How to increase maximum execution time for Python scripts

Long-running Python jobs can be interrupted by an application or wrapper timeout even while the interpreter is still making forward progress. Raising the correct execution limit keeps imports, crawlers, report builders, and other batch work from being cut off before the real job is complete.

Regular Python script execution does not have one interpreter-wide wall-clock timeout. The effective limit usually comes from the code that waits for completion, such as asyncio.wait_for(), asyncio.timeout(), signal.alarm(), or a parent process that starts the script with subprocess.run(..., timeout=...).

The reliable fix is to find the timeout that actually aborts the run and raise that boundary there instead of removing limits blindly. asyncio.timeout() requires Python 3.11 or newer, signal.alarm() is Unix only and supports only one pending alarm per process, and outer launchers such as service managers, schedulers, or queue workers can still stop the script after the Python-side timeout is increased.

Steps to increase maximum execution time for Python scripts:

  1. Check the active interpreter before changing timeout logic.
    $ python3 --version
    Python 3.14.3

    asyncio.timeout() is available in Python 3.11 and newer, while asyncio.wait_for() works across current supported Python branches.

  2. Search the project for the code path that currently enforces the cutoff.
    $ rg -n "asyncio\\.(wait_for|timeout)|signal\\.alarm|timeout=" .
    ./report_worker.py:12:        await asyncio.wait_for(export_batch(), timeout=10)
    ./cleanup_guard.py:5:signal.alarm(600)
    ./nightly_export_runner.py:5:subprocess.run(["python3", "report_worker.py"], timeout=900, check=True)

    Common limits come from asyncio.wait_for(), asyncio.timeout(), signal.alarm(), or a parent wrapper that passes timeout= to subprocess.run() or Popen.communicate().

  3. Inspect the file on the failing execution path and confirm the exact limit that aborts the job.
    $ sed -n '1,40p' report_worker.py
    #!/usr/bin/env python3
    import asyncio
    
    
    async def export_batch():
        await asyncio.sleep(12)
        print("batch export completed")
    
    
    async def main():
        try:
            await asyncio.wait_for(export_batch(), timeout=10)
        except TimeoutError:
            print("batch export timed out after 10 seconds")
    
    
    asyncio.run(main())

    The relevant timeout is the one on the path that actually fails, not a different helper or parent process that is not firing for this run.

  4. Raise the timeout in that same call so the normal runtime fits inside the new limit.
    report_worker.py
    async def main():
        try:
            await asyncio.wait_for(export_batch(), timeout=30)
        except TimeoutError:
            print("batch export timed out after 30 seconds")

    For asyncio.timeout(), raise the value passed to the context manager. When a parent wrapper uses subprocess.run(..., timeout=...), raise the timeout in the parent because subprocess.run() kills the child, waits for it to terminate, and then re-raises TimeoutExpired.

    signal.alarm() is Unix only, and scheduling a new alarm replaces any earlier pending alarm in the same process.

  5. Run the script again under the same launcher path and confirm that it no longer stops at the old boundary.
    $ python3 report_worker.py
    batch export completed

    If the timeout is enforced by a wrapper, queue worker, or service unit, repeat the test through that same launcher instead of running the child script directly.

  6. Measure the elapsed run time to confirm that the new limit really covers the workload.
    $ /usr/bin/time -p python3 report_worker.py
    batch export completed
    real 12.10
    user 0.05
    sys 0.01

    A successful run that exceeds the previous 10-second cutoff confirms that the correct timeout was raised. With asyncio.wait_for(), total wall-clock time can exceed the numeric timeout slightly because cancellation waits for the wrapped task to finish.

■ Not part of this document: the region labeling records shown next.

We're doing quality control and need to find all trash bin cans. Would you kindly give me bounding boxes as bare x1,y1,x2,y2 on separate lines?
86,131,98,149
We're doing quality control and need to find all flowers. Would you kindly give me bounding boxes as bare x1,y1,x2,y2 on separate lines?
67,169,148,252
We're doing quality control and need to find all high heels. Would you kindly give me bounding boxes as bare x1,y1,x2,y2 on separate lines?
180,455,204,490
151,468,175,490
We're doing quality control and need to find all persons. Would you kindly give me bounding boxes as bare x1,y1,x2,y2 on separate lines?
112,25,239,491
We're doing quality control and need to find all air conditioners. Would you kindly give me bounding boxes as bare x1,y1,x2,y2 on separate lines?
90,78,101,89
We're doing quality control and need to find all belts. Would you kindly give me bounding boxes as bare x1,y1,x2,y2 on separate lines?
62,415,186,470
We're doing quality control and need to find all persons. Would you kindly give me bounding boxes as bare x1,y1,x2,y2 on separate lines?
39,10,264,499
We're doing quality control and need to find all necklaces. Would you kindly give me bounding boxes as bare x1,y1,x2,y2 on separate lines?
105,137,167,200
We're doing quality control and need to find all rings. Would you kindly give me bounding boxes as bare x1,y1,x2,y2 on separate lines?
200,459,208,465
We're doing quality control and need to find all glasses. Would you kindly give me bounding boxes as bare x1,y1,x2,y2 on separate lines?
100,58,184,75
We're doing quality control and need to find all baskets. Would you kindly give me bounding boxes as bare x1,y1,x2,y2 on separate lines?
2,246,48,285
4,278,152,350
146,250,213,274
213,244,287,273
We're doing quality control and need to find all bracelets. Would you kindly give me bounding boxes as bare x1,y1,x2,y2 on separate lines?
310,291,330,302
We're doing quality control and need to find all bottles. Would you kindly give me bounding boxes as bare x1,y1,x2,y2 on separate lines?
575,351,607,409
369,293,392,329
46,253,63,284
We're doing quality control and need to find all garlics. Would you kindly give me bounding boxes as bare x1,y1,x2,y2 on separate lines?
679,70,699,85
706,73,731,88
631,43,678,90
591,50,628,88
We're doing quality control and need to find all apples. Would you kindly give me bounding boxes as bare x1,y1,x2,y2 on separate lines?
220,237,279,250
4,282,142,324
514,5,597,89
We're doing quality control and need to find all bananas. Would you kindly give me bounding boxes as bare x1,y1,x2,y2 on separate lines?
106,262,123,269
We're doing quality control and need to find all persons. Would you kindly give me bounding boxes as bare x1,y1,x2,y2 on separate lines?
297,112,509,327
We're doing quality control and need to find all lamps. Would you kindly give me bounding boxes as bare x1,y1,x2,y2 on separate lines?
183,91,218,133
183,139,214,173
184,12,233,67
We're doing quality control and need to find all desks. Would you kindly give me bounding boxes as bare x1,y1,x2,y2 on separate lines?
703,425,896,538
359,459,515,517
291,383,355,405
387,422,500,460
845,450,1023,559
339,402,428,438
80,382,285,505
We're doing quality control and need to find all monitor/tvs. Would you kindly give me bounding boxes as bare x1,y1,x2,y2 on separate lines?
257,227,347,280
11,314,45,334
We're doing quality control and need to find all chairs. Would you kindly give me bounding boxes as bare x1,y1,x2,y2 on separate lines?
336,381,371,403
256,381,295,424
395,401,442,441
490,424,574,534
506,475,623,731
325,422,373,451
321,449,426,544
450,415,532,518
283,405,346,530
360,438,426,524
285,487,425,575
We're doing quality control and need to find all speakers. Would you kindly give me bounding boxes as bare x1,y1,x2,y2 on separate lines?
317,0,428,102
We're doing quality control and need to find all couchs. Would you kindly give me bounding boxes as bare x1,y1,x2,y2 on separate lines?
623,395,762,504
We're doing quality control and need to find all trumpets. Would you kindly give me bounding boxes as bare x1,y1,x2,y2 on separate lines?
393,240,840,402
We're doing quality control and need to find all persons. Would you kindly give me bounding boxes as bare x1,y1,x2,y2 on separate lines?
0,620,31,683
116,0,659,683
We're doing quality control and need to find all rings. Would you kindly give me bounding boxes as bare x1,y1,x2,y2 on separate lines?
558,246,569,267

  7. Keep the timeout documented next to the call that enforces it and review any outer runtime limits.

    Use the smallest timeout that fits normal workload duration so genuine hangs still fail predictably.

    Service managers, schedulers, container orchestrators, and job runners can apply separate execution limits that must be raised independently when they are the component terminating the script.